-- BEGIN Data section --
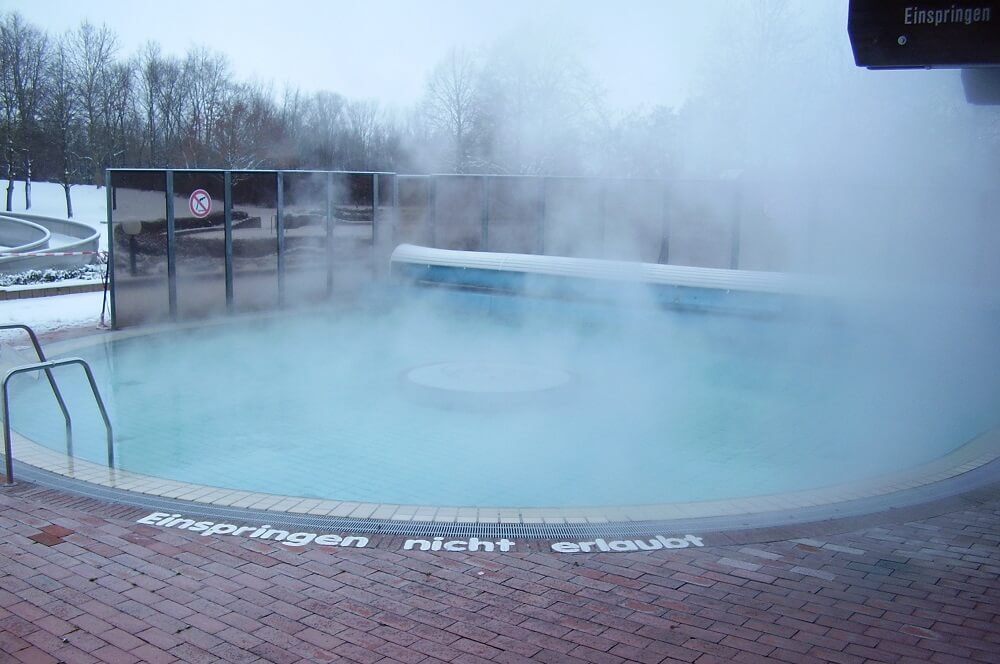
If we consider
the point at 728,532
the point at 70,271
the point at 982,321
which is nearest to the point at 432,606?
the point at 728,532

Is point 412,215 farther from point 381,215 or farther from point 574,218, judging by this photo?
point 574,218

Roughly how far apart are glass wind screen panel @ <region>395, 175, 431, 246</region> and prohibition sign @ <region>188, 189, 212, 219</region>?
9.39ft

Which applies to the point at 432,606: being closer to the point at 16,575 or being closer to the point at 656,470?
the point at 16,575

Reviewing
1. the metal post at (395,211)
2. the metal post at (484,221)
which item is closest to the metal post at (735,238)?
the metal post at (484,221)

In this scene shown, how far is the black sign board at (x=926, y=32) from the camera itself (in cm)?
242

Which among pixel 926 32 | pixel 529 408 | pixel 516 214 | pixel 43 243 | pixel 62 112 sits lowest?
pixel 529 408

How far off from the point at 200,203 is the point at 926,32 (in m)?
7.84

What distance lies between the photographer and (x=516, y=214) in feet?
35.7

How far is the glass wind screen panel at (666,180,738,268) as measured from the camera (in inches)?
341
-- END Data section --
→ **Exercise brief**
From the line that has "Which applies to" through the end of the data, output the data as a two-column CSV with the header text,answer. Put each text and its answer in one quoted field apiece, with line breaks replaced by spaces.

→ **Task answer**
text,answer
"Which applies to the point at 432,606: being closer to the point at 16,575 or being closer to the point at 656,470?","the point at 16,575"
"Reviewing 1. the metal post at (395,211) 2. the metal post at (484,221) which item is closest to the metal post at (735,238)?","the metal post at (484,221)"
"In this scene shown, how far is the black sign board at (x=926, y=32) from the camera itself (in cm)?","242"
"Which among pixel 926 32 | pixel 529 408 | pixel 516 214 | pixel 43 243 | pixel 62 112 sits lowest?","pixel 529 408"
"How far off from the point at 200,203 is the point at 926,32 (in m)?","7.84"
"What distance lies between the photographer and (x=516, y=214) in feet?","35.7"
"How far is the glass wind screen panel at (666,180,738,268) as measured from the camera (in inches)?","341"